Florida’s Miami-Dade County is suspending indoor dining services at restaurants and closing gyms and certain entertainment venues as coronavirus cases continue to spike in the Sunshine State, Miami-Dade County Mayor Carlos Gimenez (R) announced on Monday.
The mayor is rolling back the area’s reopening process due to the increasing cases of the virus and an “uptick in hospitalizations.”
“I am signing an emergency order that will close restaurants (except for takeout and delivery services), along with ballrooms, banquet facilities, party venues, gyms and fitness centers, and short-term rentals,” Gimenez announced:
The closures will go into effect Wednesday, July 8, 2020. The mayor emphasized, however, that outdoor activities will still be permitted and said beaches are still slated to reopen Tuesday as scheduled.
“At this time, I plan to keep open various outdoor activities, including condominium and hotel pools with strict social distancing and masks rules, as well as summer camps and child daycare centers with strict capacity limits, requiring masks and social distancing of at least 6 feet,” he said, adding that “office buildings, retail stores and grooming services will remain open for now.”

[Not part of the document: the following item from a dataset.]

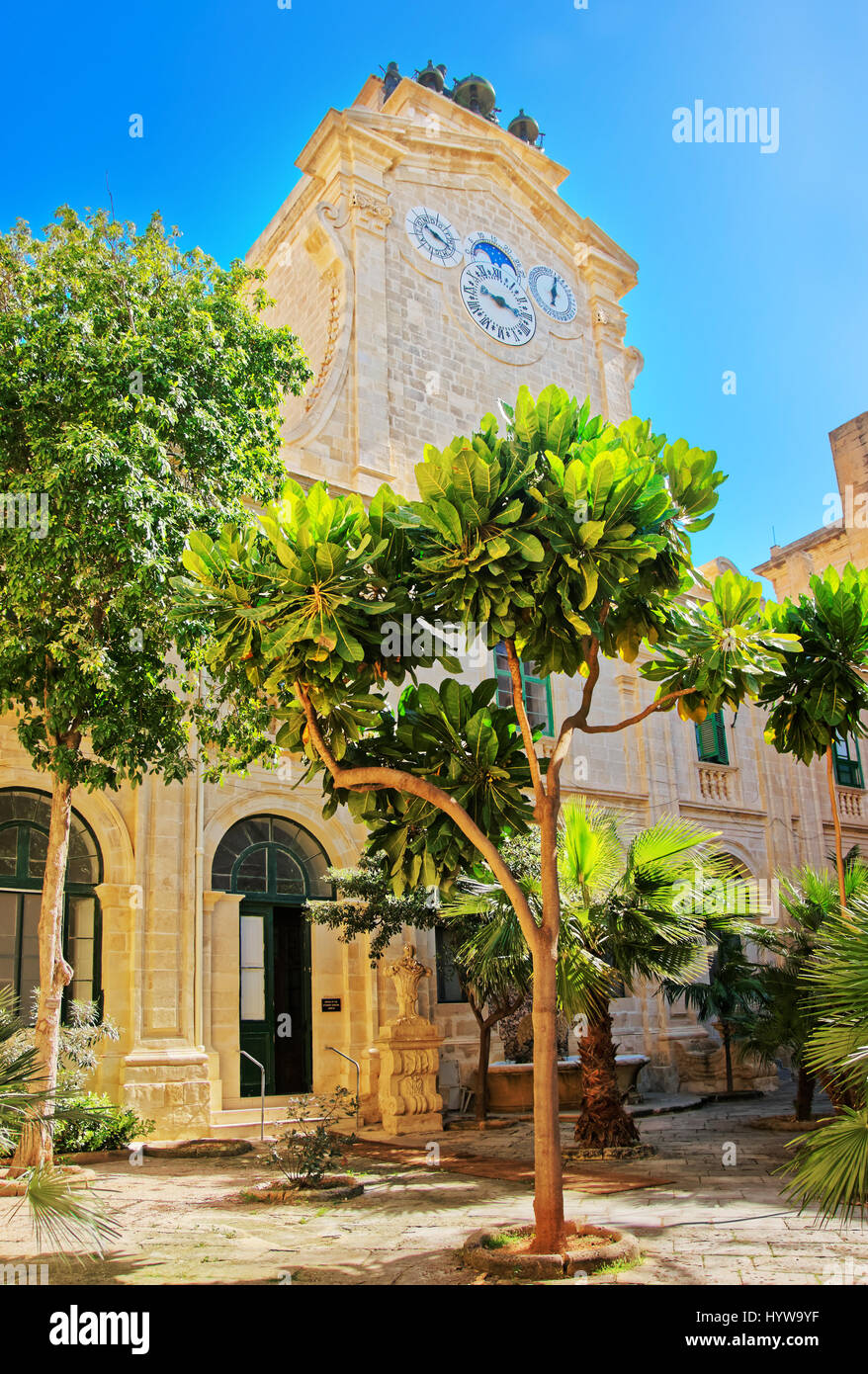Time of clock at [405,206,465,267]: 10:20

Gimenez, like Gov. Ron DeSantis (R), noted that the spike in cases appears to be among the younger demographic — those 18-34:
We are still tracking the spike in the number of cases involving 18- to 34-year-olds that began in mid-June, which the County’s medical experts say was caused by a number of factors, including young people going to congested places — indoors and outside — without taking precautions such as wearing masks and practicing social distancing. Contributing to the positives in that age group, the doctors have told me, were graduation parties, gatherings at restaurants that turned into packed parties in violation of the rules and street protests where people could not maintain social distancing and where not everyone was wearing facial coverings.
He added that the 10 p.m. to 6 a.m. countywide curfew “will remain in force with exceptions for essential workers and for people who have a religious obligation.”
Miami-Dade has reported 48,992 cases since March 1, comprising nearly a quarter of the state’s total caseload.